On 2004 and early 2005 GTOs the fuel line didn't have the metal type tape that is where it may make contact with the fuel rail cover.

Issue: Friction caused the fuel rail cover to chafe the fuel line (drivers side). Eventually a leak occurs and POW fire. Many reports of this.

Fix? If you have the metal tape as I do you are ok. I did however wrap that part of the fuel line in pipe insulation just as an added precaution. Some dremmeled the cut out on the fuel rail ones I saw looked like $hit.


----------



## Gotagoat (Jan 6, 2006)

svede1212 said:


> Short list:
> 
> Look at how old the owner is
> See how fast he gets out of the car
> ...


That's just depressing! It's me.


----------



## Grubest63 (Sep 11, 2011)

Thought that was referring to me but I've got wheels and a K&N filter on mine!
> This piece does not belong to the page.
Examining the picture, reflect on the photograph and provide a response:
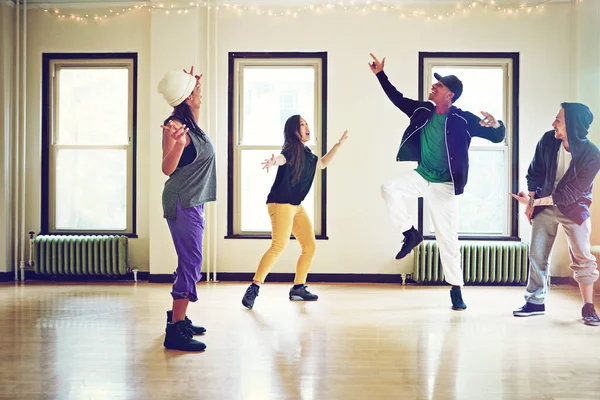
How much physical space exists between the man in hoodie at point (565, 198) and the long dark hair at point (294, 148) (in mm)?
1707

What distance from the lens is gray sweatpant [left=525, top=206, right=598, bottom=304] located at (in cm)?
423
Only problems I have encountered were the engine cover/fuel line and the paint chipping off the edges of both door handles.


----------



## SportFlyer (Jun 21, 2012)

svede1212 said:


> Short list:
> 
> Look at how old the owner is
> See how fast he gets out of the car
> ...


Uh Oh, I already know:
She is about 30
We'll see
We'll see
A Corsa cat-back and Eliminator spring and strut kit

Guess this one is doomed! :willy:


----------



## heyman (Jan 15, 2010)

svede1212 said:


> Short list:
> 
> Look at how old the owner is
> See how fast he gets out of the car
> ...


Now theirs some Good advice.


----------